> EXCERPTED TEXT
>> Begin

The Sacramental Mechanism: Religion and the Civilizing Process in Christian Western Europe with Particular Reference to the Peace of God Movement and its Aftermath
In the modern world, religion sometimes fosters, channels and perpetuates violence (cf. Juergensmeyer 2003), a fact that has been difficult to ignore after 11 September 2001 (Lincoln 2006). At the same time, contemporary research has also shown that religion is far from an insignificant force in the processes of peace-building and post-conflict resolution (Brewer 2010). In his important survey of social scientific attention on the topic, Scott Appleby sensibly suggests that the role of religion in the violent conflicts of the modern world is profoundly ambivalent (2000).
Much of the attempt to understand the relationships between religion, violence and peace-building is marked by a decided concern with contemporary religion. While this is of undoubted value, and reflects well-intentioned concern over contemporaries suffering from religiously inspired violence, and the potential contributions of religion towards peace, the discussion can sometimes seem characterized by the 'retreat of sociologists into the present' (Elias 1987). It would seem important to try to situate the relationship between religion and violence in the context of long-term changes in dispositions towards violent acts that Norbert Elias referred to as The Civilizing Process in his masterwork of that same title (2004).

>> End

> STATED PROBLEM 1
Please rewrite the excerpt on religion and violence starting with "The Sacramental Mechanism: Religion" and going on through "profoundly ambivalent (2000).", replacing "modern world" with "present-day world".
The excerpt on religion and violence and the listing come from separate sources.

> RECORDS SHOWN
>> Begin

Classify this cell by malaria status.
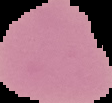
Uninfected.

{
  "preparation": "thin blood film",
  "image_size": "112×103 pixels",
  "image_type": "segmented cell region with the area outside set to black"
}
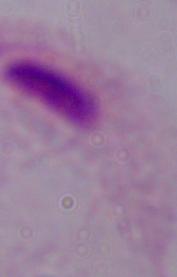

Summary:
  - Magnification: 1000x
  - Identification: trichomonad
  - Modality: micrograph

>> End

> STATED PROBLEM 2
Copy out every line of the blood smear listing unchanged, omitting the pictures.

> RESULT 1
The Sacramental Mechanism: Religion and the Civilizing Process in Christian Western Europe with Particular Reference to the Peace of God Movement and its Aftermath
In the present-day world, religion sometimes fosters, channels and perpetuates violence (cf. Juergensmeyer 2003), a fact that has been difficult to ignore after 11 September 2001 (Lincoln 2006). At the same time, contemporary research has also shown that religion is far from an insignificant force in the processes of peace-building and post-conflict resolution (Brewer 2010). In his important survey of social scientific attention on the topic, Scott Appleby sensibly suggests that the role of religion in the violent conflicts of the present-day world is profoundly ambivalent (2000).

> RESULT 2
Classify this cell by malaria status.
Uninfected.

{
  "preparation": "thin blood film",
  "image_size": "112×103 pixels",
  "image_type": "segmented cell region with the area outside set to black"
}

Summary:
  - Magnification: 1000x
  - Identification: trichomonad
  - Modality: micrograph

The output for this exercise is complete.